Мы долго не запирались, думали, он вернется. Элик не вернулся. Только теперь мы поняли его жест — он прощался с нами.

— Там оружие лежит. — Мама кивнула головой в сторону соседней квартиры. — Нельзя так оставлять.

— Может, закопать?

— Давай закопаем, доченька.

Снова я забираюсь на чердак. Под лазом у соседей стоит стол, на нем табуретка. Я спускаюсь. На столе, рядом с оружием, лежат пустые банки из-под консервов, промасленная бумага и недоеденные галеты. На полу валяется пустой ранец.
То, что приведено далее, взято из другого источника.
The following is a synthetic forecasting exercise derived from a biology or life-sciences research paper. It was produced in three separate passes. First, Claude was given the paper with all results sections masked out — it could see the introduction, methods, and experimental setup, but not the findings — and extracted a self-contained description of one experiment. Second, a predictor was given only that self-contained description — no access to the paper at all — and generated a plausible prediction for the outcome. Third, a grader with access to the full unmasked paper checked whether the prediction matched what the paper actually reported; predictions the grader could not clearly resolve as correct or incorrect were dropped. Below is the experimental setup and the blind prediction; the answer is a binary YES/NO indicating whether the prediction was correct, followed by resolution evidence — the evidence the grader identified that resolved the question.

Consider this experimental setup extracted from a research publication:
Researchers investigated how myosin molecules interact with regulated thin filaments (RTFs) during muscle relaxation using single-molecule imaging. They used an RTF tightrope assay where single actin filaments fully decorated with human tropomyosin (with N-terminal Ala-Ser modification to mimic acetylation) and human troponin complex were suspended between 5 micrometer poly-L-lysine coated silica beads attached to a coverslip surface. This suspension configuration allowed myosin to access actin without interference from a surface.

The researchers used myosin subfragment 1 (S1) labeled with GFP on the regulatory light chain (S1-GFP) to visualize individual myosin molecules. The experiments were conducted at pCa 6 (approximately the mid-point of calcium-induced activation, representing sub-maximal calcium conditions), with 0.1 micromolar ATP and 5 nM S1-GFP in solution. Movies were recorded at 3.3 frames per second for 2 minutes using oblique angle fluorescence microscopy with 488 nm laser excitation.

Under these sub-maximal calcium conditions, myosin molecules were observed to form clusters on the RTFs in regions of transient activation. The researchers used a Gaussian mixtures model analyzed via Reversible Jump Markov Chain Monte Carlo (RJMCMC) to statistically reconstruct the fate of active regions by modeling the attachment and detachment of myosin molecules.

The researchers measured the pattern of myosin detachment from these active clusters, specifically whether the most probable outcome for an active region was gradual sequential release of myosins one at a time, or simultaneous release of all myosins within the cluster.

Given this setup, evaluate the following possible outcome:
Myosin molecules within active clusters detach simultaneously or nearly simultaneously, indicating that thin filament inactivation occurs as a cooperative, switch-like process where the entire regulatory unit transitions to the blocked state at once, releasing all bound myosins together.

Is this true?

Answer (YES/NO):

Боюсь притронуться к гранатам: еще взорвутся! Ругаю себя, что не сказала Вите про Элика, он бы эти гранаты уже швырнул в немцев. И автомат пустил бы в дело. Автомат — не пистолет.
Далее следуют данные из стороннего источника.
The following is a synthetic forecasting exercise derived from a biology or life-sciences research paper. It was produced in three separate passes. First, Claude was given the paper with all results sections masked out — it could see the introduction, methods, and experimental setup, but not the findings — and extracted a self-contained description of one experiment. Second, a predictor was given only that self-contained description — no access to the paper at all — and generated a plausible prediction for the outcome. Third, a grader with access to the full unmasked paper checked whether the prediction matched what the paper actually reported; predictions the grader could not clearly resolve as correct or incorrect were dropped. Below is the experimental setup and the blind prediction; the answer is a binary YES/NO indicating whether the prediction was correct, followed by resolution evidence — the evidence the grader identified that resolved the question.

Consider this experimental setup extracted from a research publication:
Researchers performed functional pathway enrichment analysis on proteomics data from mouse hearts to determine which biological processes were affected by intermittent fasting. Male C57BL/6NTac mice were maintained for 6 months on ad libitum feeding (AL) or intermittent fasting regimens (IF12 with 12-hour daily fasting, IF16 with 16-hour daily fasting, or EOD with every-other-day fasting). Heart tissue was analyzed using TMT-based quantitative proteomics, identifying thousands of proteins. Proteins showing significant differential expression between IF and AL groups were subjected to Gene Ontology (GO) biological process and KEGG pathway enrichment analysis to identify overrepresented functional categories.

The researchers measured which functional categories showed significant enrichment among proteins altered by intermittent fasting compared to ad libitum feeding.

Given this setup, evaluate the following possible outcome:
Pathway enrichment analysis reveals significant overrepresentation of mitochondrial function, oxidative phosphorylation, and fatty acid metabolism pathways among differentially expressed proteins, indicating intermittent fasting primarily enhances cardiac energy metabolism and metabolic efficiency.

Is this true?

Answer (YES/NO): NO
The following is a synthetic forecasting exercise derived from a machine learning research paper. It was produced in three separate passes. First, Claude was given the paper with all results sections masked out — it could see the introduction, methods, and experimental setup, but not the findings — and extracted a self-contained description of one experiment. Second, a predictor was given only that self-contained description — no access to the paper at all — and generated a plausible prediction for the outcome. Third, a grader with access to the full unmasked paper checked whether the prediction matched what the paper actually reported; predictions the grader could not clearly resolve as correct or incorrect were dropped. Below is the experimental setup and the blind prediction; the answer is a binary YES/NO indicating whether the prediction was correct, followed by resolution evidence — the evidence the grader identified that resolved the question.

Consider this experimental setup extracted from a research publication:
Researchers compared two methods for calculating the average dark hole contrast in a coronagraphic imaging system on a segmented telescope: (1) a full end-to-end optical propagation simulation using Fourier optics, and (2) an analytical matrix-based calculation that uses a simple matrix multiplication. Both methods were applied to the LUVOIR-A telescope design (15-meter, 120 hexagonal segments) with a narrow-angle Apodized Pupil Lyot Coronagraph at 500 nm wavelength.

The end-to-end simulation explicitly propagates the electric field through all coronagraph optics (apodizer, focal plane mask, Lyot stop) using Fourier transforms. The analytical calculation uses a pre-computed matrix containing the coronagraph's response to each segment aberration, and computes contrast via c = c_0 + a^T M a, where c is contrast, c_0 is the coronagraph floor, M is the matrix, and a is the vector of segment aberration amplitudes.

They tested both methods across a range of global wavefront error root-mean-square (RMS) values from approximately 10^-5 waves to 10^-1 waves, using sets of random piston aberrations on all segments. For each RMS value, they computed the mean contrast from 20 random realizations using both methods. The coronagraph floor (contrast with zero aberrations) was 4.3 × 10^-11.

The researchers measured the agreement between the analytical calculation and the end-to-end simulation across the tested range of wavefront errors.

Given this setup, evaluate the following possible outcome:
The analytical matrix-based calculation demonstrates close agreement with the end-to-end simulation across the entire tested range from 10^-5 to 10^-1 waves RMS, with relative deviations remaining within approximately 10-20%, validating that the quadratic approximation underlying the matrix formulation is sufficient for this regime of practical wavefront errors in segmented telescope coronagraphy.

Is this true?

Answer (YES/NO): NO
Я засунула в ранец консервные банки и бумагу, автоматные диски, осторожно положила гранаты, застегнула ранец. Тяжело. Как же мы будем закапывать все это в огороде? Ведь сейчас день, могут увидеть. А что, если закопать у соседей в подполе? Их все равно нет. Они с немцами убежали.

Я заглянула в погреб. Там было много пустых ящиков. Спустилась вниз по ступенькам. В засеке полно картошки. Я разгребла картошку и на самое дно бросила ранец, автомат, каску и китель. Все это засыпала картошкой. Потом я передвинула стол на прежнее место, поставила табуретку на табуретку и вскарабкалась на чердак. Идя по чердаку, я заметала свои следы метлой, спустилась к себе в сенцы, отряхнулась, подмела пол и закрыла чердак.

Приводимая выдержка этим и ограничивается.